▶ **Aufgabe 1**
Übersetzen Sie den Satz „In die Kettenstrebe fließen auch noch die Bremskräfte ein.“ aus dem Auszug über das Epic ins Englische.
▶ **Aufgabe 2**
Nennen Sie sämtliche Punkte der im Auszug über das Epic für 2009 festgehaltenen Aufzählung, in denen der Name „Specialized“ vorkommt.

Mir ist nicht bewußt ein Epic mit einer so großen Öffnung zwischen Oberrohr und Sitzrohr je gesehen zu haben, vielleicht täuscht ja das Bild  

OK Markenzeichen beim Epic ist natürlich der Dämpfer an der Strebe. Aber genau diese Konstruktion erfordert etwas mehr Material weil die Kräfte doch einseitig auf die Wippe und Kettenstrebe wirken. In die Kettenstrebe fließen auch noch die Bremskräfte ein. Desdewegen ist bei den aktuellen Modellen so viel Material an dem linken Sitz-Kettenstrebenbereich   und dadurch auch sehr schwer.
Da ist dann ein bischen Ingenieurskunst gefragt.

OK Also halten wir für 2009 fest:
Racefully mit 100mm hinten
Dämpfer an der Sitzstrebe
zwei Flaschenhalter
Gewicht  > 1.900g mit Dämpfer
Specialized Kurbel 
Specialized Gabel
evtl.
Specialized Gabel mit Steckachse 15mm oder Specialized SI
Steuerrohr mit 1,5" 
Tretlager oversize Specialized SI
Specialized Laufräder


----------



## MTB-News.de




----------



## x-rossi (2. Mai 2008)

▶ **Angezeigte Informationen**
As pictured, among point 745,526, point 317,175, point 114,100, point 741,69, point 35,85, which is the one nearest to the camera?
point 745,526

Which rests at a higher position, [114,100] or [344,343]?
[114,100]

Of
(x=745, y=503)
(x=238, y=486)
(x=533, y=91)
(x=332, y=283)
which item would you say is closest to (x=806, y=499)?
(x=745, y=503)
---
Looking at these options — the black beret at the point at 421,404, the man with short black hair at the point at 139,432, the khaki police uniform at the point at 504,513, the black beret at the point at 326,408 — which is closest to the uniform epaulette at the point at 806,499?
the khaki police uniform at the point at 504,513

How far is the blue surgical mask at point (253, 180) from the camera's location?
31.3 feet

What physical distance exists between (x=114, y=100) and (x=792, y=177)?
--
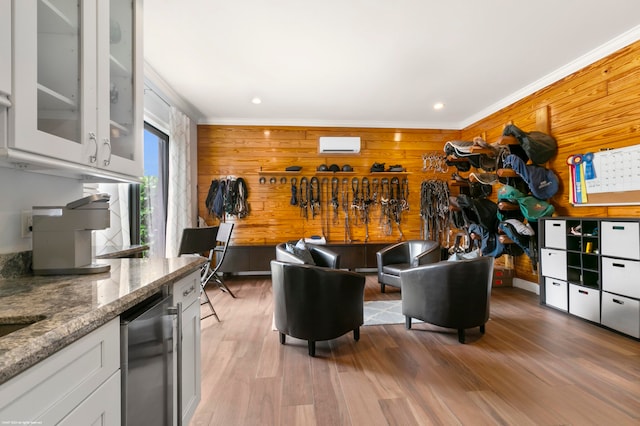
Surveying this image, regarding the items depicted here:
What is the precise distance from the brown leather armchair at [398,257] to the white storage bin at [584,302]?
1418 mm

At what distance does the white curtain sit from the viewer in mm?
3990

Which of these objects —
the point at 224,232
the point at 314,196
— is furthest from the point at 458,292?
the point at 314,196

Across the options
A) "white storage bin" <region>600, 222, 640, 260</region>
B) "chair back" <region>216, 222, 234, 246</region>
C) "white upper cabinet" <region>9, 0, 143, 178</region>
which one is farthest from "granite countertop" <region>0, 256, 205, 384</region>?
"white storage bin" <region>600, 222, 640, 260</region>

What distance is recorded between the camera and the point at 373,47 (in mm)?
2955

▶ **Antwort 1**
The braking forces also flow into the chainstay.

▶ **Antwort 2**
- Specialized Kurbel
- Specialized Gabel
- Specialized Gabel mit Steckachse 15mm oder Specialized SI
- Tretlager oversize Specialized SI
- Specialized Laufräder